++++ Excerpt ++++

By David Reber
May 28, 2011
In response to Arne Duncan's Open Letter to America's Teachers, Kansas high school teacher, David Reber wrote an open letter of his own that criticized the Secretary of Education's "corporate-style education reform".
The following is the beginning paragraphs of Reber's response. For the full letter, click the link at the bottom of the page.
I’ll begin with a small sample of relevant adjectives just to get them out of the way: condescending, arrogant, insulting, misleading, patronizing, egotistic, supercilious, haughty, insolent, peremptory, cavalier, imperious, conceited, contemptuous, pompous, audacious, brazen, insincere, superficial, contrived, garish, hollow, pedantic, shallow, swindling, boorish, predictable, duplicitous, pitchy, obtuse, banal, scheming, hackneyed, and quotidian. Again, it’s just a small sample; but since your attention to teacher input is minimal, I wanted to put a lot into the first paragraph.

++++

[Work instruction 1] Transcribe the passage from the page on David Reber's open letter, starting at "By David Reber" and ending at "of the page.".
[Work instruction 2] Write the next part of David Reber's open letter to Arne Duncan, picking up after the last sentence shown on the page.

++++ Information ++++

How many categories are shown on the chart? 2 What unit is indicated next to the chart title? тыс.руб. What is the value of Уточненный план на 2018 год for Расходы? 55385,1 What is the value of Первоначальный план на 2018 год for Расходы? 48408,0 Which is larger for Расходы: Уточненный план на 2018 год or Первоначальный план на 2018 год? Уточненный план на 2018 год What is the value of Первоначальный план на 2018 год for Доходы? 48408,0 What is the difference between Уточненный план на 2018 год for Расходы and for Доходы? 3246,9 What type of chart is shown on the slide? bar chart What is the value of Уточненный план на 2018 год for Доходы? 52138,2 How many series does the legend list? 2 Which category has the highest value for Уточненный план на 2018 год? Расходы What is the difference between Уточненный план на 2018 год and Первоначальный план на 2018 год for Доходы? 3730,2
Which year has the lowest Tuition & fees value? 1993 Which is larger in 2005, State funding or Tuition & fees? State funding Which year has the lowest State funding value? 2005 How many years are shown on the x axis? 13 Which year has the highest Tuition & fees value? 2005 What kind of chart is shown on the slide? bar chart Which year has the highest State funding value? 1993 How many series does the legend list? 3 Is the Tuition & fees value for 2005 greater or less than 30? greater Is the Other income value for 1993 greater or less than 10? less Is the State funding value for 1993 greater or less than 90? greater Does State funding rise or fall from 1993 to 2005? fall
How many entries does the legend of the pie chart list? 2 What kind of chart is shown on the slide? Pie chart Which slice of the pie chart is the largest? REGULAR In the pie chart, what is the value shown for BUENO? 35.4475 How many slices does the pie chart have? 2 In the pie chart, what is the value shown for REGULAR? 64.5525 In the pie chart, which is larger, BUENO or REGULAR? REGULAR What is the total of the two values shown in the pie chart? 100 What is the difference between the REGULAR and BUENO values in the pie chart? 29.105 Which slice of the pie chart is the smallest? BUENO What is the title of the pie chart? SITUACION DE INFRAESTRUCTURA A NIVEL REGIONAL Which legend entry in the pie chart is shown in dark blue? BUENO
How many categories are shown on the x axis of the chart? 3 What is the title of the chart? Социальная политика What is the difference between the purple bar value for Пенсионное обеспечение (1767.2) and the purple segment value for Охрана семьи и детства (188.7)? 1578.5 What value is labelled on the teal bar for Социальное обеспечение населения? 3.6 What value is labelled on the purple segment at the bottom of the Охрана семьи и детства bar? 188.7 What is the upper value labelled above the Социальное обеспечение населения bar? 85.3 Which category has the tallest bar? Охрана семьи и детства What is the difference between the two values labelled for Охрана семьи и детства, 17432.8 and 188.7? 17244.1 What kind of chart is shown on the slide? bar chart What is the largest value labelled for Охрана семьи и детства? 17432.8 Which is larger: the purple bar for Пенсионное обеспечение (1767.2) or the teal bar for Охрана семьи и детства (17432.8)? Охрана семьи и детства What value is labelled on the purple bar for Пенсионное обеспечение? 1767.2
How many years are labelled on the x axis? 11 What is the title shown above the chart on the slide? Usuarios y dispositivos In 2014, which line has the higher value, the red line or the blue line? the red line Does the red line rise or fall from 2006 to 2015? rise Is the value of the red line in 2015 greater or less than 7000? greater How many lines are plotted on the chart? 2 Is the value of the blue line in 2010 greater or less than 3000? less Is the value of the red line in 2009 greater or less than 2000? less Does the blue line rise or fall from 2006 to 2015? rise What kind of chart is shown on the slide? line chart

++++

[Answer box 1]
By David Reber
May 28, 2011
In response to Arne Duncan's Open Letter to America's Teachers, Kansas high school teacher, David Reber wrote an open letter of his own that criticized the Secretary of Education's "corporate-style education reform".
The following is the beginning paragraphs of Reber's response. For the full letter, click the link at the bottom of the page.

[Answer box 2]
Your lead sentence, “I have worked in education for much of my life”, immediately establishes your tone of condescension; for your 20-year “education” career lacks even one day as a classroom teacher. You, Mr. Duncan, are the poster-child for the prevailing attitude in corporate-style education reform: that the number one prerequisite for educational expertise is never having been a teacher.
Your stated goal is that teachers be “…treated with the dignity we award to other professionals in society.”
How many other professionals are the last ones consulted about their own profession; and are then summarily ignored when policy decisions are made? How many other professionals are so distrusted that sweeping federal legislation is passed to “force” them to do their jobs? And what dignities did you award teachers when you publicly praised the mass firing of teachers in Rhode Island?
You acknowledge teacher’s concerns about No Child Left Behind, yet you continue touting the same old rhetoric: “In today’s economy, there is no acceptable dropout rate, and we rightly expect all children – English-language learners, students with disabilities, and children of poverty - to learn and succeed.”
What other professions are held to impossible standards of perfection? Do we demand that police officers eliminate all crime, or that doctors cure all patients? Of course we don’t.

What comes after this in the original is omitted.